Artist

Arthur Espenet Carpenter

born New York City 1920-died Bolinas, CA 2006
Also known as
  • Art "Espenet" Carpenter
  • Art Carpenter
  • Arthur Carpenter
  • Espenet
Born
New York, New York, United States
Died
Bolinas, California, United States
Active in
  • San Francisco, California, United States
Biography

Arthur Espenet Carpenter was born in New York City in 1920. He earned a B.A. in Economics and English from Dartmouth in 1942, then entered the Navy for four years, "giving me plenty of time to think of whether I wanted to end up in Wall Street or in my father's business, or whatever." After World War II he worked in the Oriental art importing business and decided he wanted to be "a part of the making, the production business. I wanted a physical job, some kind that would allow me to express myself creatively." So, just to see if he could do it, he moved to San Francisco, bought a lathe and with no idea of becoming a craftsman—rather to make things, sell them, and be independent—he began making wooden bowls and other treen ware.

In a few years his bowls were being sold at select stores across the county and when his work was chosen for the Museum of Modern Art's Good Design Exhibits in 1950, Carpenter discovered the world of crafts and craftsmen. Continuing to produce wooden bowls he slowly taught himself the necessary skills and acquired machinery for making furniture—wooden forms with greater creative possibilities.

By the mid-50s Carpenter found himself with a thriving custom furniture buisness with six employees and no time to build any pieces himself. "I was becoming just what I was running away from … the business man, waiting on customers, doing the selling, and telling the employees what to do."
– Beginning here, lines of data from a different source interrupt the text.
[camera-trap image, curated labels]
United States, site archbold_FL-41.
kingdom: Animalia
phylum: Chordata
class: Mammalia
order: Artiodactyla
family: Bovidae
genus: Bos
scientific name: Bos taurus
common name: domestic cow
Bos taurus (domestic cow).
To restore what he considered a lost balance, he moved his family to Bolinas, California where, after a lean first year, customers began coming to his rural location. Not knowing in the beginning that it would take eight years to finish, Carpenter decided to build a house. With an architect's plan for a basic guide "so I'd know what beams would hold up what," and with wood from an old barn on the hilltop property he slowly built a unique circular house near his shop.
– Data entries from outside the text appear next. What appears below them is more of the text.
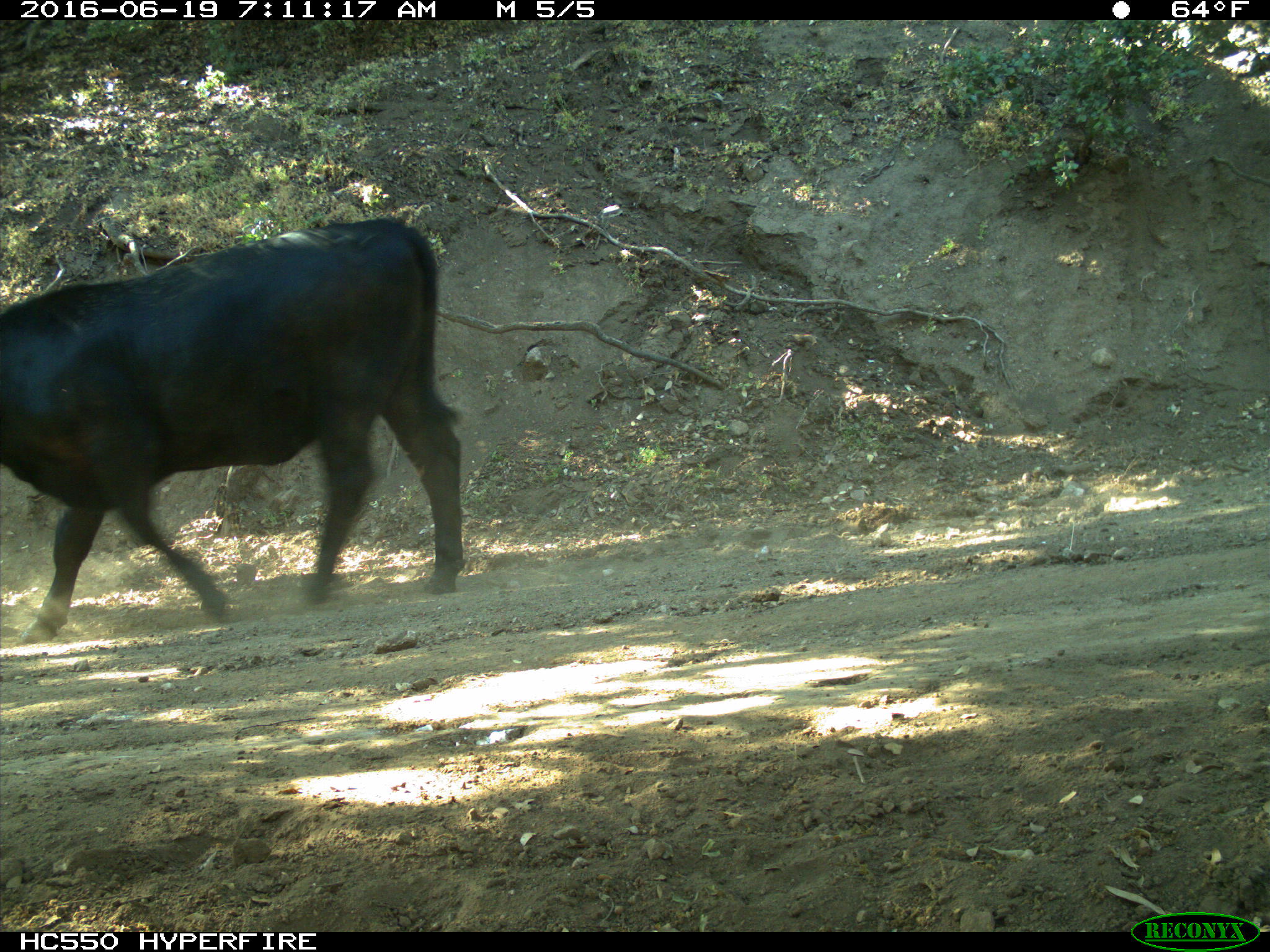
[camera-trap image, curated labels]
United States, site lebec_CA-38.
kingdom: Animalia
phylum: Chordata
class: Mammalia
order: Artiodactyla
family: Bovidae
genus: Bos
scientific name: Bos taurus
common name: domestic cow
Bos taurus (domestic cow).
Under the name "Espenet" he accepts church and library commissions but feels his shop is better scaled to special orders from individuals. Eleven months of the year he works with his three workmen producing furniture, saving the twelfth month for a rest period, a time to work out new designs. A half-dozen of these new designs may be put in his showroom for customers to see.

Much of his work is one-of-a-kind pieces. Some customers simply designate what they need and give him freedom to proceed as he likes, others ask for a sketch or model first. Many come to his showroom for the first time, to order perhaps a dining room table, return in a year for eight chairs to go with it, and later for other pieces, "so, in time I find that once I sell something to a customer, I'm selling to the same customer for the next five, six years."

A primitive directiness and strength characterizes Carpenter's furniture, and seeing no point in "making ivory balls within ivory balls," he tries to find the most economic use of time and material.

"My whole thing has been utility. If it isn't comfortable and if it doesn't last and if it doesn't function, it's no good. Furniture to me is something the body touches." He makes a direct appeal to the senses by providing smooth, rounded surfaces for the hand, comfort for the body, contrasting and richly grained woods for the eye, and by using unfinished Japanese oak in cabinets because of that wood's pleasant odor, something for the nose.

With no thought of giving up his established furniture business, Arthur Carpenter is looking toward teaching as a way to develop another facet of his woodworking, noting with amusement that teaching is "usually the way, as a matter of fact, that most craftsmen subsidize themselves … so I'm sort of doing it backwards." Because of his own early struggle to find a vocation he has strong opinions about education. Carpenter belives his life as a craftsman enables him to use every facet of skill and knowledge he possesses. To him, "There's no reason why you shouldn't have a good education and still be a carpenter or a bricklayer if you want … and be satisfied in that area. … The better education you have, I think, the better you can do it."

Woodenworks: Furniture Objects by Five Contemporary Craftsmen. (St. Paul, Minn.: Minnesota Museum of Art with the National Collection of Fine Arts, Smithsonian Institution, 1972)

Luce Artist Biography

Arthur Espenet Carpenter was a self-taught furniture artist who believed that his pieces should be useful as well as beautiful. "There's no need for us to make a chair that you can't sit in," he once said. Carpenter studied to become an accountant, but after seeing a show of modern design in New York, he moved to California, bought a lathe, and produced works that were quickly accepted into important exhibitions. He was a founder of the Baulines Craft Guild, which was established in 1972 to provide apprentices with opportunities to work with established craftspeople.